[Data listing]
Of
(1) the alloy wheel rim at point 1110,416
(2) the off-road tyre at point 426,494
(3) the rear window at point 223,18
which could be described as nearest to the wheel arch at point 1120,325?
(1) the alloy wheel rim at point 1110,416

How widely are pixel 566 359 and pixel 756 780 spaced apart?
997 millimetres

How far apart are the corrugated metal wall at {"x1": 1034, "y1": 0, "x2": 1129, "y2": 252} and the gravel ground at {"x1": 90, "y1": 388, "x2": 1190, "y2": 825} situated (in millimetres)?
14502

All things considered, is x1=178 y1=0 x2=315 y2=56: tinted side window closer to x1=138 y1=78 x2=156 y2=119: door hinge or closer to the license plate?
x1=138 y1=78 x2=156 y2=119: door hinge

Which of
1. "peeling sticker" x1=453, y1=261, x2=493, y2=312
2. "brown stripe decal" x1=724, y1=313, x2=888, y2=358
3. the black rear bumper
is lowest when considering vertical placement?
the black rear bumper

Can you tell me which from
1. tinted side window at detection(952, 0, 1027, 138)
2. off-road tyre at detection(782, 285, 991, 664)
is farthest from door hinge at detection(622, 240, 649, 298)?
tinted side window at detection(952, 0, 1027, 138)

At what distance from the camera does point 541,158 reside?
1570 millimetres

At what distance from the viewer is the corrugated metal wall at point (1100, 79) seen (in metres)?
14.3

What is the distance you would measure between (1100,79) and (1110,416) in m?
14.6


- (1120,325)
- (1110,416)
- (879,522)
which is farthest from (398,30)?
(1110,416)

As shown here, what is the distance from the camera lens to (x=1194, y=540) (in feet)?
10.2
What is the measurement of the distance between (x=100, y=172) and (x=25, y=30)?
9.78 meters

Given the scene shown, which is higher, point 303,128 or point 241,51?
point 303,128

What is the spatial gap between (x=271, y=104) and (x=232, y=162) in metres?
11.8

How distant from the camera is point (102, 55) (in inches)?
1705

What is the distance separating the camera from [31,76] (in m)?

**Work to complete:**
Retype the listing above in full, with no alterations.

**Solved exercise:**
Of
(1) the alloy wheel rim at point 1110,416
(2) the off-road tyre at point 426,494
(3) the rear window at point 223,18
which could be described as nearest to the wheel arch at point 1120,325?
(1) the alloy wheel rim at point 1110,416

How widely are pixel 566 359 and pixel 756 780 spaced apart?
997 millimetres

How far apart are the corrugated metal wall at {"x1": 1034, "y1": 0, "x2": 1129, "y2": 252} and the gravel ground at {"x1": 90, "y1": 388, "x2": 1190, "y2": 825} situated (in millimetres)?
14502

All things considered, is x1=178 y1=0 x2=315 y2=56: tinted side window closer to x1=138 y1=78 x2=156 y2=119: door hinge or closer to the license plate?
x1=138 y1=78 x2=156 y2=119: door hinge

Which of
1. "peeling sticker" x1=453, y1=261, x2=493, y2=312
2. "brown stripe decal" x1=724, y1=313, x2=888, y2=358
3. the black rear bumper
is lowest when considering vertical placement?
the black rear bumper

Can you tell me which from
1. tinted side window at detection(952, 0, 1027, 138)
2. off-road tyre at detection(782, 285, 991, 664)
is farthest from door hinge at detection(622, 240, 649, 298)?
tinted side window at detection(952, 0, 1027, 138)

At what distance from the camera does point 541,158 reside?
1570 millimetres

At what distance from the viewer is the corrugated metal wall at point (1100, 79) seen (in metres)?
14.3

What is the distance you would measure between (1100,79) and (1110,416) in m?
14.6


- (1120,325)
- (1110,416)
- (879,522)
which is farthest from (398,30)?
(1110,416)

As shown here, what is the distance from the camera lens to (x=1194, y=540) (in feet)?
10.2
What is the measurement of the distance between (x=100, y=172) and (x=25, y=30)?
9.78 meters

Given the scene shown, which is higher, point 303,128 or point 241,51?
point 303,128

What is the spatial gap between (x=271, y=104) and (x=232, y=162) in metres?
11.8

How distant from the camera is point (102, 55) (in inches)?
1705

What is the distance separating the camera from [31,76] (in m)?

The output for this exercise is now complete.